Un réseau de canaux d’irrigation en béton quadrille la campagne ; la plaine est verte, le coton et les céréales poussent à l’ombre des arbres et les enfants jouent dans les bassins formés par les siphons. Le long des routes, les fabriques de tissu fleurissent et, en face, les concessionnaires de tracteurs allemands et hollandais font fortune. 

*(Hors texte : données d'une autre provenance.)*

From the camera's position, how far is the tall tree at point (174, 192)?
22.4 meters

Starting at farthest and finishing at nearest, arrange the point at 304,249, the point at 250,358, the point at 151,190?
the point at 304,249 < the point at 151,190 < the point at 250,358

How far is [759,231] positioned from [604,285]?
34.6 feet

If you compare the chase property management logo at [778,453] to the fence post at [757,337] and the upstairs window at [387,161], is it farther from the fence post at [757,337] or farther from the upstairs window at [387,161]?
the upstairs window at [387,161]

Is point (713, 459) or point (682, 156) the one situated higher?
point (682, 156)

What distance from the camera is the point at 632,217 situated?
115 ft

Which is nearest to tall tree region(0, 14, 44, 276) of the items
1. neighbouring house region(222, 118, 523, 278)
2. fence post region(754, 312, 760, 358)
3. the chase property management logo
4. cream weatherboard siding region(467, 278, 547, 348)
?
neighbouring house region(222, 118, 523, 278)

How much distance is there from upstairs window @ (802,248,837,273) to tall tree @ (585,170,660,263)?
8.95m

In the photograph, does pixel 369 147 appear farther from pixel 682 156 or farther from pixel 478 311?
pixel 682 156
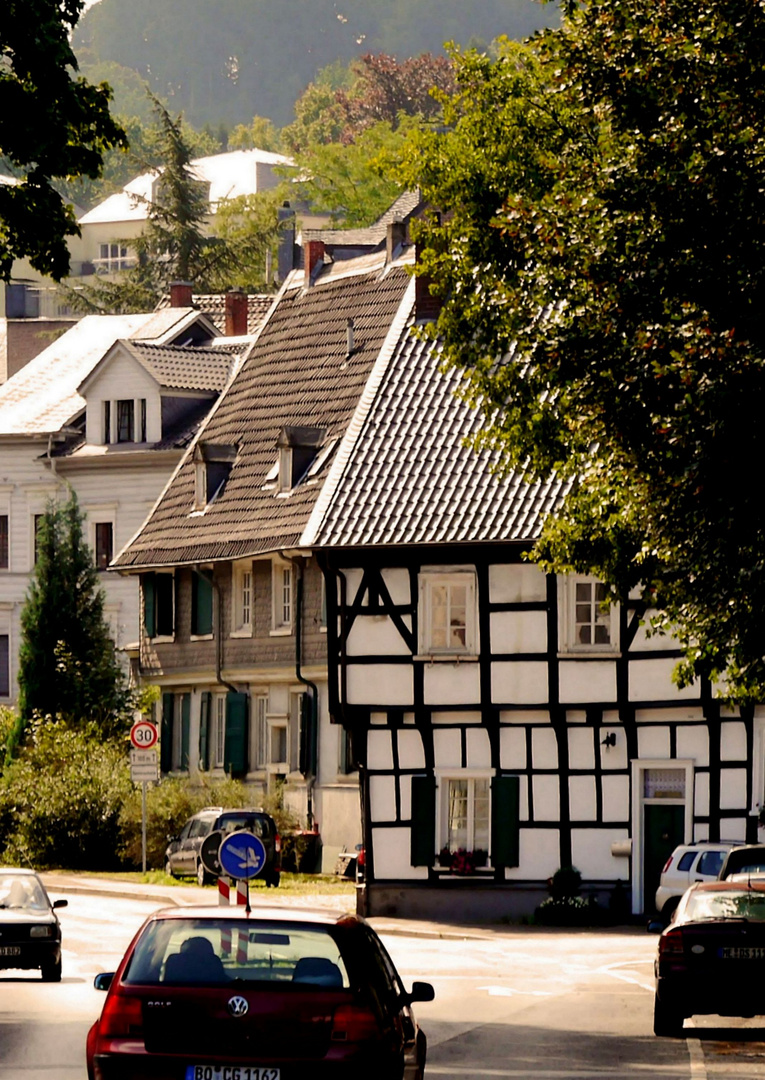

La prospérité qui semble rejaillir sur la région permet de grands projets et beaucoup se prennent à rêver de faire venir les touristes dans une zone au patrimoine formidable. Dans le cadre du projet GAP, la ville de Sanliurfa construit ainsi un gigantesque complexe muséal sur le site même où furent récemment mises au jour des mosaïques d’époque romaine. Non loin, à Göbekli Tepe, des archéologues allemands mettent au jour des cercles de pierre et des stèles anthropomorphes qui seraient le plus ancien exemple d’architecture en dur et de sculpture monumentale de l’histoire humaine. 

Un site qui, encore peu connu du grand public en Occident, fait déjà la fierté des habitants de la région qui renouent ainsi avec un passé millénaire et une histoire fabuleuse.

Quand on songe à l’instabilité qui gagne tout le Proche et le Moyen-Orient, quand on songe aux fondamentalismes, aux extrémismes, à la haine et à l’intolérance qui s’y répandent comme des traînées de soufre ; quand on songe à la difficulté de bâtir des nations multiculturelles, et plus encore à la difficulté de renoncer aux armes, on ne peut sincèrement qu’espérer que les changements mis en œuvre dans le Sud-Est de la Turquie soient l’aube d’une ère nouvelle et que chaque camp saisisse ses responsabilités afin de contribuer à une stabilisation durable.

Il y assurément encore bien des difficultés, des problèmes à surmonter, des blessures à panser –la déception causée par les annonces constitutionnelles de M. Erdogan en fera hélas partie– mais n’est-il pas fascinant de voir l’avenir se construire ? Ne serait-il pas plus fascinant, plus merveilleux encore, de s’y intéresser et peut-être de l’encourager ? La paix à éclore dans cette contrée pourrait être un exemple pour toute la région.